Displaced Physeal and Metaphyseal Fractures of Distal Radius in Children. Can Wire Fixation Achieve Better Outcome at Skeletal Maturity than Cast Alone?
Introduction: Redisplacement following fracture reduction is a known sequela during the casting period in children treated for distal radius fracture. Kirschner wire pinning can be alternatively used to maintain the reduction during fracture healing. This study was conducted to compare the outcomes at skeletal maturity of distal radius fractures in children treated with a cast alone or together with a Kirschner wire transfixation.
Materials and Methods: This was a retrospective study involving 57 children with metaphyseal and physeal fractures of the distal radius. There were 30 patients with metaphyseal fractures, 19 were casted, and 11 were wire transfixed. There were 27 patients with physeal fractures, 19 were treated with a cast alone, and the remaining eight underwent pinning with Kirschner wires.
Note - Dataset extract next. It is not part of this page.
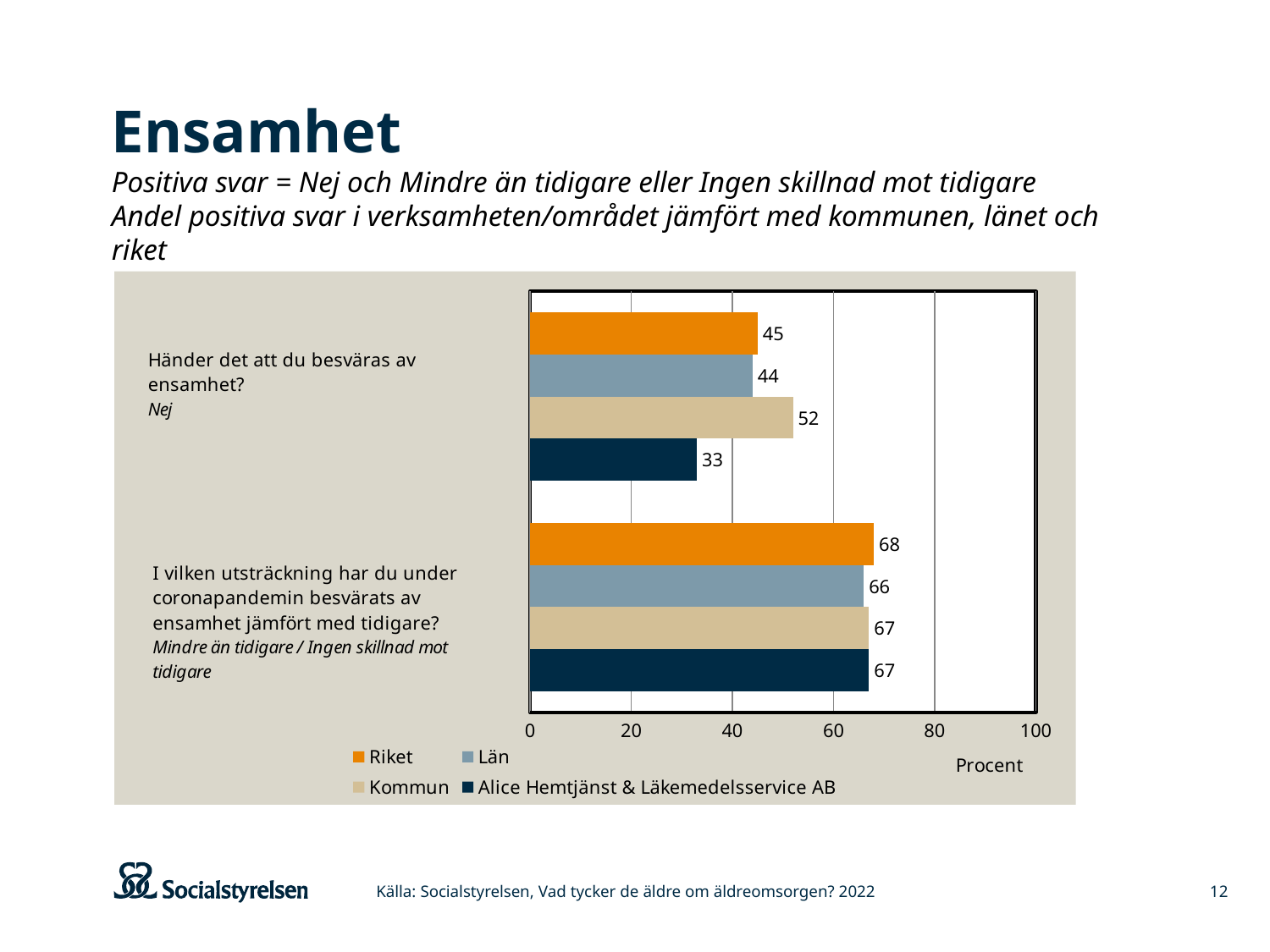
What is the value for Alice Hemtjänst & Läkemedelsservice AB on the question 'Händer det att du besväras av ensamhet?' 33 What is the value for Kommun on the question 'I vilken utsträckning har du under coronapandemin besvärats av ensamhet jämfört med tidigare?' 67 How many series does the legend list? 4 What is the difference between the Riket value and the Län value on the question 'I vilken utsträckning har du under coronapandemin besvärats av ensamhet jämfört med tidigare?' 2 What is the value for Riket on the question 'Händer det att du besväras av ensamhet?' 45 What label is shown on the horizontal axis of the chart? Procent What is the value for Län on the question 'I vilken utsträckning har du under coronapandemin besvärats av ensamhet jämfört med tidigare?' 66 What kind of chart is shown on the slide? Bar chart Which series has the lowest value on the question 'Händer det att du besväras av ensamhet?' Alice Hemtjänst & Läkemedelsservice AB Which is larger on the question 'Händer det att du besväras av ensamhet?': the value for Riket or the value for Län? Riket What is the difference between the Kommun value and the Alice Hemtjänst & Läkemedelsservice AB value on the question 'Händer det att du besväras av ensamhet?' 19 Which series has the highest value on the question 'Händer det att du besväras av ensamhet?' Kommun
All were evaluated clinically, and radiologically, and their overall outcome assessed according to the scoring system, at or after skeletal maturity, at the mean follow up of 6.5 years (3.0 to 9.0 years).
Results: In the metaphysis group, patients treated with wire fixation had a restriction in wrist palmar flexion (p=0.04) compared with patients treated with a cast. There was no radiological difference between cast and wire fixation in the metaphysis group. In the physis group, restriction of motion was found in both dorsiflexion (p=0.04) and palmar flexion (p=0.01) in patients treated with wire fixation. There was a statistically significant difference in radial inclination (p=0.01) and dorsal tilt (p=0.03) between cast and wire fixation in physis group with a more increased radial inclination in wire fixation and a more dorsal tilt in patients treated with a cast. All patients were pain-free except one (5.3%) in the physis group who had only mild pain. Overall outcomes at skeletal maturity were excellent and good in all patients. Grip strength showed no statistical difference in all groups. Complications of wire fixation included radial physeal arrests, pin site infection and numbness.
Conclusion: Cast and wire fixation showed excellent and good outcomes at skeletal maturity in children with previous distal radius fracture involving both metaphysis and physis. We would recommend that children who are still having at least two years of growth remaining be treated with a cast alone following a reduction unless there is a persistent unacceptable reduction warranting a wire fixation. The site of the fracture and the type of treatment have no influence on the grip strength at skeletal maturity.